= What you need to do =
Every line from the one holding "США не планируют" through the one holding "Facebook(フェイスブック)でパパ活できる?メリットとデメリット" in the data below must be returned exactly, both ends included, with pictures left out and nothing else added.

= Information shown =
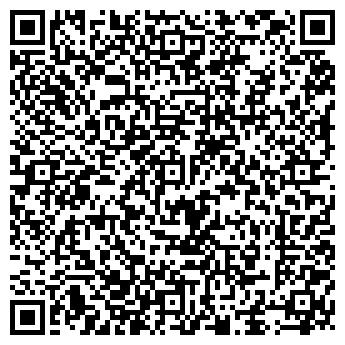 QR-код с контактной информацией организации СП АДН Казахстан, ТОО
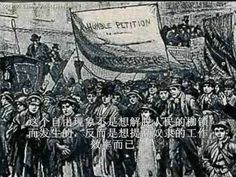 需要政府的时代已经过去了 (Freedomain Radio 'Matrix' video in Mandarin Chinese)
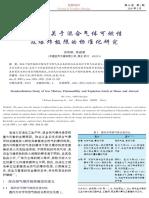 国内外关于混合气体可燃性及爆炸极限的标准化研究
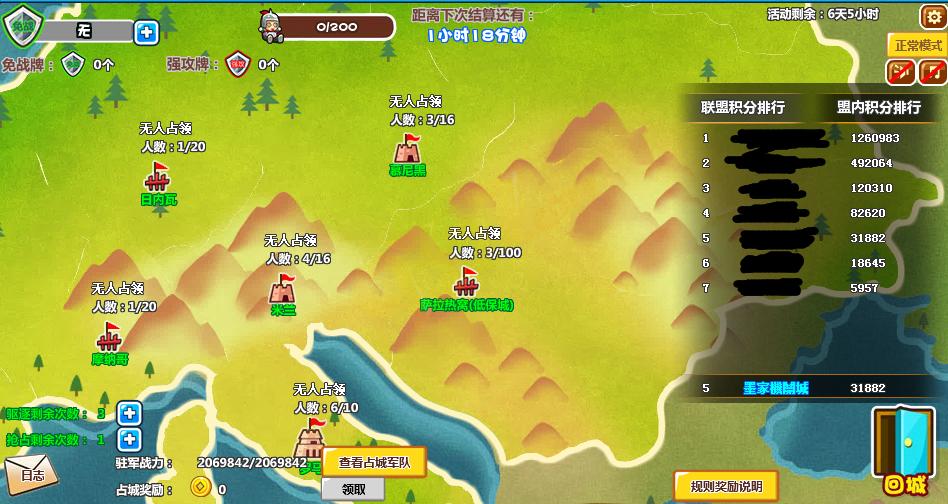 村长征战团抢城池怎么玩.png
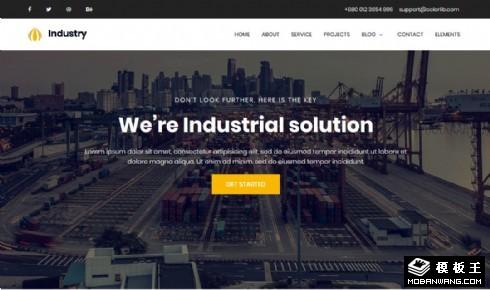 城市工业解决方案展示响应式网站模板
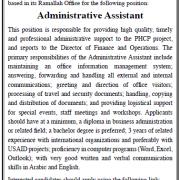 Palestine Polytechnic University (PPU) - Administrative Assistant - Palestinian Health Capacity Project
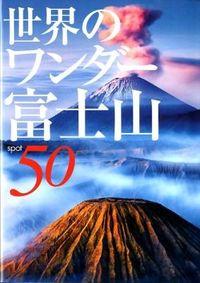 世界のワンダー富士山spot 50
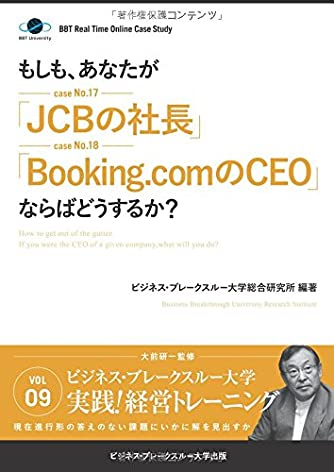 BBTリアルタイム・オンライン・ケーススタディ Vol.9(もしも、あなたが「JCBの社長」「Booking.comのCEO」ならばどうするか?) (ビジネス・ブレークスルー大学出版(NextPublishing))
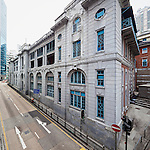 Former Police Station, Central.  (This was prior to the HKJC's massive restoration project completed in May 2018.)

* * *

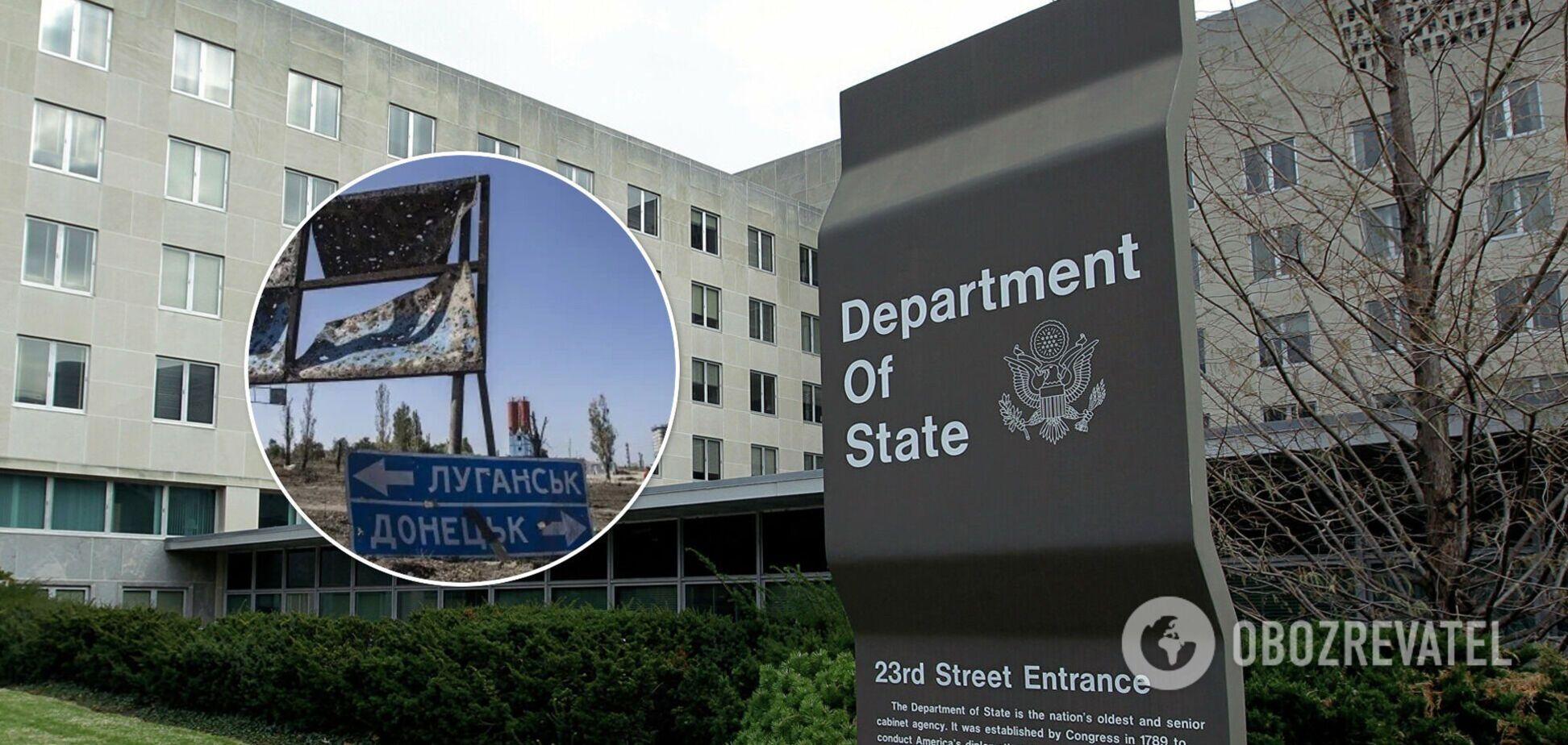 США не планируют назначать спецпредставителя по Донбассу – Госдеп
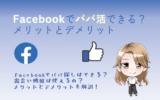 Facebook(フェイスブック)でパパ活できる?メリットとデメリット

= Solved exercise =
 США не планируют назначать спецпредставителя по Донбассу – Госдеп
 Facebook(フェイスブック)でパパ活できる?メリットとデメリット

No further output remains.